Published:December 22, 2015DOI:https://doi.org/10.1016/j.arthro.2015.10.001

      Purpose

      To evaluate the fixation integrity at time zero of a type I/III collagen patch secured to a chondral defect in the porcine knee using methods typically employed in autologous chondrocyte implantation (ACI) and matrix-assisted chondrocyte implantation.

      Methods

      Twenty-four porcine knee specimens underwent a medial parapatellar arthrotomy. A prefabricated template was used to create cartilage defects of 2 cm 2 in the medial femoral condyle. A size-matched collagen patch was fashioned. Four methods of fixation to the chondral defect were analyzed: group 1—saline, group 2—fibrin glue around the periphery of the patch, group 3—fibrin glue applied to the base of the defect and around the periphery of the patch, group 4—6-0 vicryl suture and fibrin glue around the periphery of the patch.

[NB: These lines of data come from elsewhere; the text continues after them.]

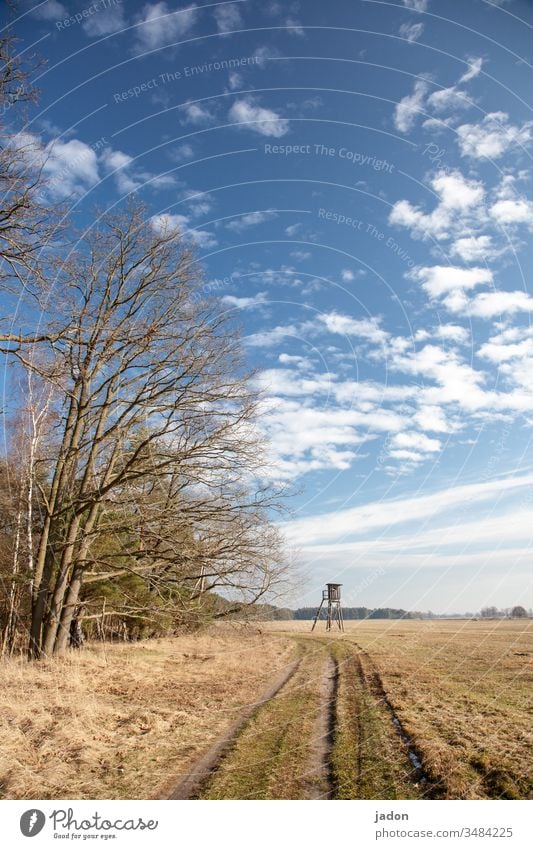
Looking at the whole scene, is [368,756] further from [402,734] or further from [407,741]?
[402,734]

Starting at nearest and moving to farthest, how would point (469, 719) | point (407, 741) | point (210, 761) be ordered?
point (210, 761)
point (407, 741)
point (469, 719)

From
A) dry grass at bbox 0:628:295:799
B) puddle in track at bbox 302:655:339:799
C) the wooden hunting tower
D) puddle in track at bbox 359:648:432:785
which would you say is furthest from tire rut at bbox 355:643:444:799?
the wooden hunting tower

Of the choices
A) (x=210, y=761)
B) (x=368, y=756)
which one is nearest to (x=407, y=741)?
(x=368, y=756)

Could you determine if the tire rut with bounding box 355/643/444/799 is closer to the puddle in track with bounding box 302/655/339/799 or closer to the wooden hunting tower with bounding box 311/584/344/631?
the puddle in track with bounding box 302/655/339/799

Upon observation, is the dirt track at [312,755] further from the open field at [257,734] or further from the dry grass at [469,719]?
the dry grass at [469,719]

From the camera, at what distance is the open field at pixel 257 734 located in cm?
608

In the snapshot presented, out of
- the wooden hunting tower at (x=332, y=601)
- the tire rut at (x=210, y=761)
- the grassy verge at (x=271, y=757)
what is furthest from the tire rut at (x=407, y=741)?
the wooden hunting tower at (x=332, y=601)

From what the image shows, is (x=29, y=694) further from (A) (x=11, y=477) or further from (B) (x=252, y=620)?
(A) (x=11, y=477)

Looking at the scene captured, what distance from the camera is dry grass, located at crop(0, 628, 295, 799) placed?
6258 mm

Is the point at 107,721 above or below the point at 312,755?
below

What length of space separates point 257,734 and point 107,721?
266 cm

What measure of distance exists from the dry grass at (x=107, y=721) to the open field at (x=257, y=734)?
3cm

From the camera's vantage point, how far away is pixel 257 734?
829 cm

Collagen patch fixation was assessed at intervals of 60, 300, 600, 900, and 1,200 cycles from full extension to 90° of flexion, performed manually without application of axial force. Patch fixation was evaluated by 2 independent observers using a customized scoring scale.

      Results

      Mean peripheral detachment of the patch and chondral defect uncovering remained less than 25% for all groups. Area of defect uncovering was significantly increased in group 2 compared with group 4 after 900 and 1,200 cycles ( P = .0014 and P = .0025, respectively). Fibrin glue applied to the base of the defect, or suturing of the patch, reduced deformation significantly after 900 cycles.

      Conclusions

      Suture increases the stability of fixation of a type I/III collagen patch to a chondral defect better than fibrin glue alone in the porcine knee after repetitive cycling, with respect to patch detachment and chondral defect uncovering. Application of fibrin glue to the base of the defect, or securing the patch with suture, decreases collagen patch deformation.

      Clinical Relevance

      In cases where minimally invasive techniques do not allow suture fixation of the collagen patch, scaffold fixation may be compromised during articular motion protocols typically used after second- and third-generation ACI procedures.